Kreuzfahrt gegen Veganismus: Der neue Generationenkonflikt

Es braut sich etwas zusammen im Umgang der Jungen mit den Alten. Die Generation der Babyboomer, die in einer scheinbar immer bes­ser werdenden Welt in Wohlstand und Wachstum lebte, wird langsam alt. Und hinterlässt eine bedrohte Schöpfung. Was steckt hinter den Klischees der besorgten Jungen gegen die sorglosen Alten?

Kreuzfahrt gegen Veganismus: Der neue Generationenkonflikt
© pixelio

Beim UN-Weltklimagipfel in New York im September 2019 sagte die junge schwedische Umweltaktivistin Greta Thunberg: „Wie konntet ihr es wagen, meine Träume und meine Kindheit zu stehlen mit Euren leeren Worten? ... Wir stehen am Anfang eines Massenaussterbens und alles, worüber ihr reden könnt, ist Geld und die Märchen von einem für immer anhaltenden wirtschaftlichen Wachstum – wie könnt ihr es wagen?“

Für mich ist diese Rede eine Art Zäsur in der Geschichte des Generationenkonflikts. Meine Generation hat mit den Eltern über die Zeit des Nationalsozialismus gestritten: Wie konntet ihr zulassen, dass die Nazis an die Macht kamen? Wo wart ihr im Krieg? Habt ihr nicht gemerkt, dass Juden deportiert wurden? Wie könnt ihr sagen, ihr wusstet nichts von den Konzentrationslagern? Da wurde am Esstisch heftig debattiert.

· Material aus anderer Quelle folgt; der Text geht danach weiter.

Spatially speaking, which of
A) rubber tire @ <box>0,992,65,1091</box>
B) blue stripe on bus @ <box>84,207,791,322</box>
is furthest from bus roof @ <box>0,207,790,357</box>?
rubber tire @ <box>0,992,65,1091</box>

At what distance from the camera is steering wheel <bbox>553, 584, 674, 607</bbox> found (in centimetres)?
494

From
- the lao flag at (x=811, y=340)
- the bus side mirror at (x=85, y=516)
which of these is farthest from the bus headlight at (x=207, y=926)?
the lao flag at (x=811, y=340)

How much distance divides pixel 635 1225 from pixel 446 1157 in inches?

Mit der Generation meiner Kinder gab es friedliche Zeiten. Soziologen fanden heraus, das Miteinander habe sich entspannt. Töchter sahen ein freundschaftliches Verhältnis zur Mutter, Söhne wollten werden wie der Vater. Es war in unserem Land eine ruhige Zeit, ein gutes Leben, wenig Anlass für Konflikte.

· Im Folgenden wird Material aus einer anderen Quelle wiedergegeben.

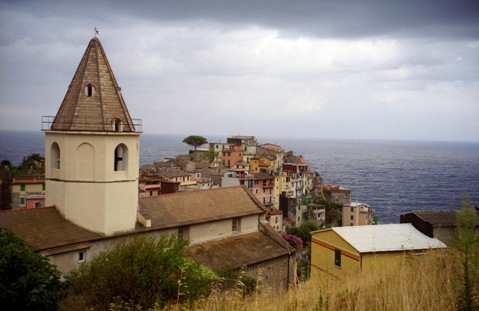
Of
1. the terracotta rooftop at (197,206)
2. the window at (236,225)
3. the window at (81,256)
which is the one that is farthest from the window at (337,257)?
the window at (81,256)

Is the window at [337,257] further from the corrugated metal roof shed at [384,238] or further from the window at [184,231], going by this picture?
the window at [184,231]

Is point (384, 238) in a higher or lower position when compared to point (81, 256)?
lower

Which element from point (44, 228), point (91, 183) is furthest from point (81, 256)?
point (91, 183)

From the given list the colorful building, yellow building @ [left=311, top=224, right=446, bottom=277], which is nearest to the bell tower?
yellow building @ [left=311, top=224, right=446, bottom=277]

Und dann kam die ganz junge Generation auf die Bühne mit der Klimafrage und Fridays for Future. Der Lebensstil von uns Älteren habe ihre Zukunftschancen zerstört, sagen sie. Zum einen haben sie ja Recht. Seit der Club of Rome 1972 die „Grenzen des Wachstums“ aufgezeigt hat, hätte deutlich sein müssen: So können wir nicht weiterleben, sonst rächt sich das! Zum anderen: Sind es nicht gerade die ganz Jungen, die ständig irgendwohin reisen, das neueste Handy haben müssen? Waren es nicht wir Alten, die schon lange auf einen nachhaltigen Lebensstil hingewiesen haben? Aber die Jungen sagen: Wir leben vegetarisch oder gar vegan, hättet ihr längst machen können. Und warum bucht ihr Kreuzfahrten?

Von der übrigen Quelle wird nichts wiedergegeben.